On this page you can adjust a number of settings which are otherwise set for you by default.
Here you can choose the textual units which are compared. Choices are verse lines or grammatical phrases. Phrases are delimited for this purpose by editorial punctuation, and parsed automatically.
This means the textual features which must be shared to consitute a match. The default is lemma, meaning two words are judged to match if they share a dictionary headword. Setting this to exact form only will require inflected forms to match exactly.
Lemma + synonyms is an experimental option which attempts to match forms not only to their own dictionary headword but also to headwords having related meanings.
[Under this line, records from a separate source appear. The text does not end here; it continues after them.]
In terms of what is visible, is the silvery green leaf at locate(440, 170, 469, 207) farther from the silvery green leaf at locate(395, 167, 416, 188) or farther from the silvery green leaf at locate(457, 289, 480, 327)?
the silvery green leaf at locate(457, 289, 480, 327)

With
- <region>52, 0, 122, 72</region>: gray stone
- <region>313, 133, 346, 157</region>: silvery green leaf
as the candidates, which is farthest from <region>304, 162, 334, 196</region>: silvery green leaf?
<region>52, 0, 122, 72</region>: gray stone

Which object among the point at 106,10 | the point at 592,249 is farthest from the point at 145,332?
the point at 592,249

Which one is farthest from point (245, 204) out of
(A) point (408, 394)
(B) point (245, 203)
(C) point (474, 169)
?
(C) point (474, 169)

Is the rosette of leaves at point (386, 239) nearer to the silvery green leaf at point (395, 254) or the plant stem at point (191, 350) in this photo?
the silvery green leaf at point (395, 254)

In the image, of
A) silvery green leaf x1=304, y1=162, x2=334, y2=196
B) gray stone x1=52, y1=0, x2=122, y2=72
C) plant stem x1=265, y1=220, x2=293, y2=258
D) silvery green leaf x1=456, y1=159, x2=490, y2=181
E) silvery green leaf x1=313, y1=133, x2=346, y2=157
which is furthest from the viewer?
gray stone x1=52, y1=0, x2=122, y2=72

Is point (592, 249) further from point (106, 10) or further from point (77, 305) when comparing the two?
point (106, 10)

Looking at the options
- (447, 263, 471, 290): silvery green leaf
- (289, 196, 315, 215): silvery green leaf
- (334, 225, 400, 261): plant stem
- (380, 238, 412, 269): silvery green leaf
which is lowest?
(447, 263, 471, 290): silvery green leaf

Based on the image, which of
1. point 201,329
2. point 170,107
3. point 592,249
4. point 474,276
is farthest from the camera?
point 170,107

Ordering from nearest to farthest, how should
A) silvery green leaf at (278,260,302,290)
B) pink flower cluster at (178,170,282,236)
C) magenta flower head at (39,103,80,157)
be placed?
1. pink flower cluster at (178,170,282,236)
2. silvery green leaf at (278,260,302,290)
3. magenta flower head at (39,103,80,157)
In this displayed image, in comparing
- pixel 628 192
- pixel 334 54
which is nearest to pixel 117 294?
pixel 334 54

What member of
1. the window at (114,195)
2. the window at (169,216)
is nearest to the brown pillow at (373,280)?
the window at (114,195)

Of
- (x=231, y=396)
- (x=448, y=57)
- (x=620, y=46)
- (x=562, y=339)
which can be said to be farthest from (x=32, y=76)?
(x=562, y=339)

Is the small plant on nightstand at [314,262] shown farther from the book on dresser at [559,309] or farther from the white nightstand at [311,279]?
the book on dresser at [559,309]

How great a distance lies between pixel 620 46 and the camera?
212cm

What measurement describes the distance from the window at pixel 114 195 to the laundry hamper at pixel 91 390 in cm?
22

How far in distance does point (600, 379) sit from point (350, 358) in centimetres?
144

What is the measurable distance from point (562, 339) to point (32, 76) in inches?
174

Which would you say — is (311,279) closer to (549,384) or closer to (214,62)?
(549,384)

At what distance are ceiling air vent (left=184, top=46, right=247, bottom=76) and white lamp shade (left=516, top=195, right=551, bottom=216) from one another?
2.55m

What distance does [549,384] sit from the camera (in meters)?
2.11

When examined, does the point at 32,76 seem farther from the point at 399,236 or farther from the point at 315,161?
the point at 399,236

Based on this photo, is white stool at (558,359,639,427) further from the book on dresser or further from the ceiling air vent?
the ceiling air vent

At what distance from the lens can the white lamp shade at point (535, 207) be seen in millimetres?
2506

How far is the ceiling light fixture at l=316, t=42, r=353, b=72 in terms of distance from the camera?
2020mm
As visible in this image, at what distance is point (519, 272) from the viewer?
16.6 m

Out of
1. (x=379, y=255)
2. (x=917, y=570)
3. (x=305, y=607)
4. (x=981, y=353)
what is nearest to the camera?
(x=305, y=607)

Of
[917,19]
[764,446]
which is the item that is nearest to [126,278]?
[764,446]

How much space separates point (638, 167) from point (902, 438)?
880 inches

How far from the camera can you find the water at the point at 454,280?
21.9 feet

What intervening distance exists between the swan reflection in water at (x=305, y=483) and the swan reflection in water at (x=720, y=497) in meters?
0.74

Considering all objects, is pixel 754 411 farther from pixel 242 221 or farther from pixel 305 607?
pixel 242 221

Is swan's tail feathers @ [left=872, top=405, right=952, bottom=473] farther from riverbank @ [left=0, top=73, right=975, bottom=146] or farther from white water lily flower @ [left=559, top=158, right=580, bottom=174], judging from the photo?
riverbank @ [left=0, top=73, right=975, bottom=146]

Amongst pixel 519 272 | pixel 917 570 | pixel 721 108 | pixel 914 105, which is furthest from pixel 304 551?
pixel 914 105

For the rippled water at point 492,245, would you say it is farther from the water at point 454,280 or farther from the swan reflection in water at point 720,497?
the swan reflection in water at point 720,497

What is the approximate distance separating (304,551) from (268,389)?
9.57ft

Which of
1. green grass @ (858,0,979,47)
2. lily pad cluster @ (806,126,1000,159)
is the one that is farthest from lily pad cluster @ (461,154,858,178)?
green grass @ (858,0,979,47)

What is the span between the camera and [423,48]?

The relationship between headwords was determined automatically by parsing of a Latin-English dictionary; this procedure and the dictionary used are under revision and may change.
Number of Stop Words
To reduce the number of uninteresting results, you can choose to exclude matches with high-frequency features. The stoplist is determined for the selected feature set by ranking features within the stoplist basis (see below) according to frequency, and taking the top N items from this list. The default stoplist size for a Basic Search is 10.
Note that the stop list is feature-set specific. If your feature set is exact-form only, then inflected forms are used; if the feature set is stems or stems + synonyms, then headwords are used. The complete stoplist used in a given search is printed at the bottom of each results page.
By default, the ranked list of features from which the stoplist is drawn is calculated across the entire Tesserae corpus. This can be changed to use features from the target text only, from the source only, or from just the target and source combined.
For example, in a default search, matches against the top 10 most frequent headwords in the entire corpus will be ignored. Some of these words may be less frequent in the particular texts compared. If you set the stoplist basis to “target,” then matches against the top 10 most frequent headwords in the target text will be ignored.
This allows you to exclude matches where the matching words are too far from each other to be relevant. Distance is measured inclusively in words: two adjacent words thus have a distance of 2. Two words with one between them have a distance of 3.
Note that the way this distance is calculated has recently changed. If your results seem more inclusive compared to Fall 2012 (and you don't want this) try setting max distance lower.
In a Basic Search, there is no max distance limit.
There are two principal modes for calculating the max distance described above. Frequency, the default, attempts to zero in on the most relevant words in an allusion, measuring the distance only between the phrase's two most infrequent words. Span considers the greatest distance between any two matching words in a phrase.
In addition, the max distance threshold can be applied to the sum of the distances of the target and source phrases, or only to one or the other. Note that this will halve the total distance for each parallel, causing scores to be higher.
Drop Scores Below
This will exclude results based on the score automatically assigned by Tesserae. Testing of the scoring system is ongoing, but preliminary results show that parallels scoring 6 or above are more likely to be interesting. The default is no cutoff.